Task description.
Write out every line of the items below, keeping each one identical to the original.

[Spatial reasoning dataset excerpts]
========================================================================
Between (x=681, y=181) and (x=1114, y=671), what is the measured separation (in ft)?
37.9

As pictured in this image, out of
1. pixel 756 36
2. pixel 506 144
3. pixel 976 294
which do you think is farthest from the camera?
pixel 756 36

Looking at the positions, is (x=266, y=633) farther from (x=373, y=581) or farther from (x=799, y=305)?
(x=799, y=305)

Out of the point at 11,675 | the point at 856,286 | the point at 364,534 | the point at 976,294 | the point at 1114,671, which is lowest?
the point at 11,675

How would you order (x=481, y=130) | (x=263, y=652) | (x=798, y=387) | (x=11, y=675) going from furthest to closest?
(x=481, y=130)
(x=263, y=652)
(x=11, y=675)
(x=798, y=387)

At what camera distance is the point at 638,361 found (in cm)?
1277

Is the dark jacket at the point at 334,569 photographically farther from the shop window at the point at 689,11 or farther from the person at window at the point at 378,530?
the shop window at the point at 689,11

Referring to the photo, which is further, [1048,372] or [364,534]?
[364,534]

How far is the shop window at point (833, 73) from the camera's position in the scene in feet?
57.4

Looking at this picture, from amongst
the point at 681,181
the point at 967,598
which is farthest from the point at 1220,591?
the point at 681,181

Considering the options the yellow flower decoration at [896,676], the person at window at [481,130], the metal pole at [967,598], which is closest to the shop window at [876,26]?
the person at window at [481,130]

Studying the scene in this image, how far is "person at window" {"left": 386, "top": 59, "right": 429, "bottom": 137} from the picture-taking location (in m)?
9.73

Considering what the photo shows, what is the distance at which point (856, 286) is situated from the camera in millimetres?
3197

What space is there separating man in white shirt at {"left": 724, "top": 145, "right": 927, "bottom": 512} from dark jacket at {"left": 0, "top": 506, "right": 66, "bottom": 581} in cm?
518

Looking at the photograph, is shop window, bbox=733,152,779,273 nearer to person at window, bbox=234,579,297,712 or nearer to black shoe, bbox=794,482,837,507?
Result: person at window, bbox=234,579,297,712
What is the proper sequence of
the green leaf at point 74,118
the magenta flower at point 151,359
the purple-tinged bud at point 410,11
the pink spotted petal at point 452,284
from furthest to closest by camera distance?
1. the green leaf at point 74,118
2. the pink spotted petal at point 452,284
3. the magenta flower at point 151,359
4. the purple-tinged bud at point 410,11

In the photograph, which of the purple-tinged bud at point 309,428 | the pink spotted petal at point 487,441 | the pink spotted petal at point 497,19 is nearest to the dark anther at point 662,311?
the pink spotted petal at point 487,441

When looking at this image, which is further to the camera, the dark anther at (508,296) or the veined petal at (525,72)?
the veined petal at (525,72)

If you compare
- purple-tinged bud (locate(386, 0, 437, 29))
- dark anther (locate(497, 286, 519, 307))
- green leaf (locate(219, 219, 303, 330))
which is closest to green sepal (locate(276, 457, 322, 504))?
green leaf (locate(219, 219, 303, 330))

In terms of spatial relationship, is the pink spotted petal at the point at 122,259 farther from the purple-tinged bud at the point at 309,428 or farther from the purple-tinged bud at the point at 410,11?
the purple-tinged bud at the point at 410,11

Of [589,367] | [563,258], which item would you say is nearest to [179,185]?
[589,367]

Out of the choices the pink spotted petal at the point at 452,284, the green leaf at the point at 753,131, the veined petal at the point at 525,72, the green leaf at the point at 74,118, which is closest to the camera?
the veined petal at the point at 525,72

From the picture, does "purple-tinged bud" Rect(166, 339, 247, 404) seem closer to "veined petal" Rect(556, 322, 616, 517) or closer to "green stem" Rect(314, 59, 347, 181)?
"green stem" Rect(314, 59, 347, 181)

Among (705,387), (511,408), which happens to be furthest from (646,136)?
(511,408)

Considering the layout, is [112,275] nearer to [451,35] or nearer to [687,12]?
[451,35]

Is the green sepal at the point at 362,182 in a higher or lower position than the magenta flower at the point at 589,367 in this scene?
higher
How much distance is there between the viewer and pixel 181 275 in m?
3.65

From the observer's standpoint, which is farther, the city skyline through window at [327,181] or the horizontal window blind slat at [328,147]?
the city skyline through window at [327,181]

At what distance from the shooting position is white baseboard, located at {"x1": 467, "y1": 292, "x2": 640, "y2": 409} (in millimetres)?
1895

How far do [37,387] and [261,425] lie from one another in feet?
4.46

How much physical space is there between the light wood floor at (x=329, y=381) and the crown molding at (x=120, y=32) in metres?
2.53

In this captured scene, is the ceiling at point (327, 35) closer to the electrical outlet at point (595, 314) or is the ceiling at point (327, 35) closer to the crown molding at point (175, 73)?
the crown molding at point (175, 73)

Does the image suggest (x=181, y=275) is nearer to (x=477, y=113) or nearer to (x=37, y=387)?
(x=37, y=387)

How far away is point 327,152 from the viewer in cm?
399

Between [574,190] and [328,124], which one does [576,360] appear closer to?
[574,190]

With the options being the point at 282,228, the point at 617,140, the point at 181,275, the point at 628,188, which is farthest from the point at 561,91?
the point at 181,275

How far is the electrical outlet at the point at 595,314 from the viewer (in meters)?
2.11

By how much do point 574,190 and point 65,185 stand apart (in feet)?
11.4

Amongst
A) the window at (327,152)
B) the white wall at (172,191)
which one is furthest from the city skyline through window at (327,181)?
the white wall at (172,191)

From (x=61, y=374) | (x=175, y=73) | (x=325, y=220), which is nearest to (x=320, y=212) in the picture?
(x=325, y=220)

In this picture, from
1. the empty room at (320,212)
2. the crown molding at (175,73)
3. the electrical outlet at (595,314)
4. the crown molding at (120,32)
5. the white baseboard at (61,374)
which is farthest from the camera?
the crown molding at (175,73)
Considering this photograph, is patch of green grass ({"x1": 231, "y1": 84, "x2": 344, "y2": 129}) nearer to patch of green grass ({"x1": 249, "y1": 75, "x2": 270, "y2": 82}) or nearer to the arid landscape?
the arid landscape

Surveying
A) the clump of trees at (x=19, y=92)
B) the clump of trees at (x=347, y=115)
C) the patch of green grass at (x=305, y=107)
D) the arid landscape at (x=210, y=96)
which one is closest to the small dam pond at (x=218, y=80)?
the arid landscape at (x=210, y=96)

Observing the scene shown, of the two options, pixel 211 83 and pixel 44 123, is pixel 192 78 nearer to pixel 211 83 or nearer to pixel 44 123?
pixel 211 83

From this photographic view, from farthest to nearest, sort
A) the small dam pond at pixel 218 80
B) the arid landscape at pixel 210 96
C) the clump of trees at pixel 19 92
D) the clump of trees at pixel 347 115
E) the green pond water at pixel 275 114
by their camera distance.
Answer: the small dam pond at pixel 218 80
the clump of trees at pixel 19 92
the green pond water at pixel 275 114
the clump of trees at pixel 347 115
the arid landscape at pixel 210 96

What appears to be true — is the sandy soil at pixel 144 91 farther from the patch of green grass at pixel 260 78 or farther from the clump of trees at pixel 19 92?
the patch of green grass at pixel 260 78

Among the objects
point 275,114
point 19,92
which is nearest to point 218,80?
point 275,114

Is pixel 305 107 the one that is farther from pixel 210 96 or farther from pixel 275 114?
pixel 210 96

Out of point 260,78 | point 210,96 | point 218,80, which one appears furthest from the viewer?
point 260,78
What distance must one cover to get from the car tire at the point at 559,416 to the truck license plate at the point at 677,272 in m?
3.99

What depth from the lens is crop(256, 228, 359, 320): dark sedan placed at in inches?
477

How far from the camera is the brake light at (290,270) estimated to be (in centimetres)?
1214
========================================================================
Correct response.
Between (x=681, y=181) and (x=1114, y=671), what is the measured separation (in ft)?
37.9

As pictured in this image, out of
1. pixel 756 36
2. pixel 506 144
3. pixel 976 294
which do you think is farthest from the camera?
pixel 756 36

Looking at the positions, is (x=266, y=633) farther from (x=373, y=581) or farther from (x=799, y=305)?
(x=799, y=305)

Out of the point at 11,675 | the point at 856,286 | the point at 364,534 | the point at 976,294 | the point at 1114,671, which is lowest?
the point at 11,675

How would you order (x=481, y=130) | (x=263, y=652) | (x=798, y=387) | (x=11, y=675) going from furthest to closest?
(x=481, y=130)
(x=263, y=652)
(x=11, y=675)
(x=798, y=387)

At what camera distance is the point at 638,361 found (in cm)?
1277

Is the dark jacket at the point at 334,569 photographically farther from the shop window at the point at 689,11 or farther from the person at window at the point at 378,530?
the shop window at the point at 689,11

Referring to the photo, which is further, [1048,372] or [364,534]?
[364,534]

How far is the shop window at point (833, 73) from the camera's position in the scene in feet?
57.4

Looking at this picture, from amongst
the point at 681,181
the point at 967,598
which is farthest from the point at 1220,591?
the point at 681,181

Considering the options the yellow flower decoration at [896,676], the person at window at [481,130], the metal pole at [967,598], which is closest to the shop window at [876,26]?
the person at window at [481,130]

Studying the scene in this image, how far is "person at window" {"left": 386, "top": 59, "right": 429, "bottom": 137} from the picture-taking location (in m)?
9.73

Considering what the photo shows, what is the distance at which point (856, 286) is situated from the camera in millimetres?
3197

What space is there separating man in white shirt at {"left": 724, "top": 145, "right": 927, "bottom": 512} from dark jacket at {"left": 0, "top": 506, "right": 66, "bottom": 581} in cm?
518

Looking at the photograph, is shop window, bbox=733,152,779,273 nearer to person at window, bbox=234,579,297,712 or nearer to black shoe, bbox=794,482,837,507?
Result: person at window, bbox=234,579,297,712
What is the proper sequence of
the green leaf at point 74,118
the magenta flower at point 151,359
the purple-tinged bud at point 410,11
the pink spotted petal at point 452,284
from furthest to closest by camera distance?
1. the green leaf at point 74,118
2. the pink spotted petal at point 452,284
3. the magenta flower at point 151,359
4. the purple-tinged bud at point 410,11

In the photograph, which of the purple-tinged bud at point 309,428 | the pink spotted petal at point 487,441 | the pink spotted petal at point 497,19 is nearest to the dark anther at point 662,311?
the pink spotted petal at point 487,441

When looking at this image, which is further to the camera, the dark anther at (508,296) or the veined petal at (525,72)?
the veined petal at (525,72)

If you compare
- purple-tinged bud (locate(386, 0, 437, 29))
- dark anther (locate(497, 286, 519, 307))
- green leaf (locate(219, 219, 303, 330))
which is closest to green sepal (locate(276, 457, 322, 504))?
green leaf (locate(219, 219, 303, 330))

In terms of spatial relationship, is the pink spotted petal at the point at 122,259 farther from the purple-tinged bud at the point at 309,428 or farther from the purple-tinged bud at the point at 410,11?
the purple-tinged bud at the point at 410,11

Of [589,367] | [563,258], which item would you say is nearest to [179,185]?
[589,367]

Out of the choices the pink spotted petal at the point at 452,284, the green leaf at the point at 753,131, the veined petal at the point at 525,72, the green leaf at the point at 74,118, which is closest to the camera?
the veined petal at the point at 525,72

From the picture, does "purple-tinged bud" Rect(166, 339, 247, 404) seem closer to "veined petal" Rect(556, 322, 616, 517) or closer to "green stem" Rect(314, 59, 347, 181)?
"green stem" Rect(314, 59, 347, 181)

Among (705,387), (511,408), which happens to be furthest from (646,136)?
(511,408)

Considering the layout, is [112,275] nearer to [451,35] or nearer to [687,12]?
[451,35]

Is the green sepal at the point at 362,182 in a higher or lower position than the magenta flower at the point at 589,367 in this scene?
higher
How much distance is there between the viewer and pixel 181 275 in m?
3.65

From the observer's standpoint, which is farther, the city skyline through window at [327,181] or the horizontal window blind slat at [328,147]?
the city skyline through window at [327,181]

At what distance from the shooting position is white baseboard, located at {"x1": 467, "y1": 292, "x2": 640, "y2": 409} (in millimetres)?
1895

How far do [37,387] and [261,425] lie from one another in feet?
4.46

How much physical space is there between the light wood floor at (x=329, y=381) and the crown molding at (x=120, y=32) in metres?
2.53

In this captured scene, is the ceiling at point (327, 35) closer to the electrical outlet at point (595, 314) or is the ceiling at point (327, 35) closer to the crown molding at point (175, 73)?
the crown molding at point (175, 73)

Does the image suggest (x=181, y=275) is nearer to (x=477, y=113) or nearer to (x=37, y=387)?
(x=37, y=387)

How far away is point 327,152 from the viewer in cm?
399

Between [574,190] and [328,124], which one does [576,360] appear closer to?
[574,190]

With the options being the point at 282,228, the point at 617,140, the point at 181,275, the point at 628,188, which is farthest from the point at 561,91?
the point at 181,275

How far is the electrical outlet at the point at 595,314 from the viewer (in meters)?
2.11

By how much do point 574,190 and point 65,185 stand apart (in feet)?
11.4

Amongst
A) the window at (327,152)
B) the white wall at (172,191)
which one is furthest from the city skyline through window at (327,181)?
the white wall at (172,191)

From (x=61, y=374) | (x=175, y=73) | (x=325, y=220), which is nearest to (x=320, y=212) in the picture?
(x=325, y=220)

In this picture, from
1. the empty room at (320,212)
2. the crown molding at (175,73)
3. the electrical outlet at (595,314)
4. the crown molding at (120,32)
5. the white baseboard at (61,374)
which is farthest from the camera?
the crown molding at (175,73)
Considering this photograph, is patch of green grass ({"x1": 231, "y1": 84, "x2": 344, "y2": 129}) nearer to patch of green grass ({"x1": 249, "y1": 75, "x2": 270, "y2": 82}) or nearer to the arid landscape?
the arid landscape

Surveying
A) the clump of trees at (x=19, y=92)
B) the clump of trees at (x=347, y=115)
C) the patch of green grass at (x=305, y=107)
D) the arid landscape at (x=210, y=96)
which one is closest to the small dam pond at (x=218, y=80)?
the arid landscape at (x=210, y=96)

Observing the scene shown, of the two options, pixel 211 83 and pixel 44 123, is pixel 192 78 nearer to pixel 211 83 or nearer to pixel 44 123?
pixel 211 83

From this photographic view, from farthest to nearest, sort
A) the small dam pond at pixel 218 80
B) the arid landscape at pixel 210 96
C) the clump of trees at pixel 19 92
D) the clump of trees at pixel 347 115
E) the green pond water at pixel 275 114
by their camera distance.
Answer: the small dam pond at pixel 218 80
the clump of trees at pixel 19 92
the green pond water at pixel 275 114
the clump of trees at pixel 347 115
the arid landscape at pixel 210 96

What appears to be true — is the sandy soil at pixel 144 91 farther from the patch of green grass at pixel 260 78 or farther from the clump of trees at pixel 19 92?
the patch of green grass at pixel 260 78

Among the objects
point 275,114
point 19,92
which is nearest to point 218,80?
point 275,114

Is pixel 305 107 the one that is farther from pixel 210 96 or farther from pixel 275 114?
pixel 210 96

Out of point 260,78 | point 210,96 | point 218,80, which one appears furthest from the viewer?
point 260,78
What distance must one cover to get from the car tire at the point at 559,416 to the truck license plate at the point at 677,272 in m?
3.99

What depth from the lens is crop(256, 228, 359, 320): dark sedan placed at in inches?
477

How far from the camera is the brake light at (290,270) estimated to be (in centimetres)?
1214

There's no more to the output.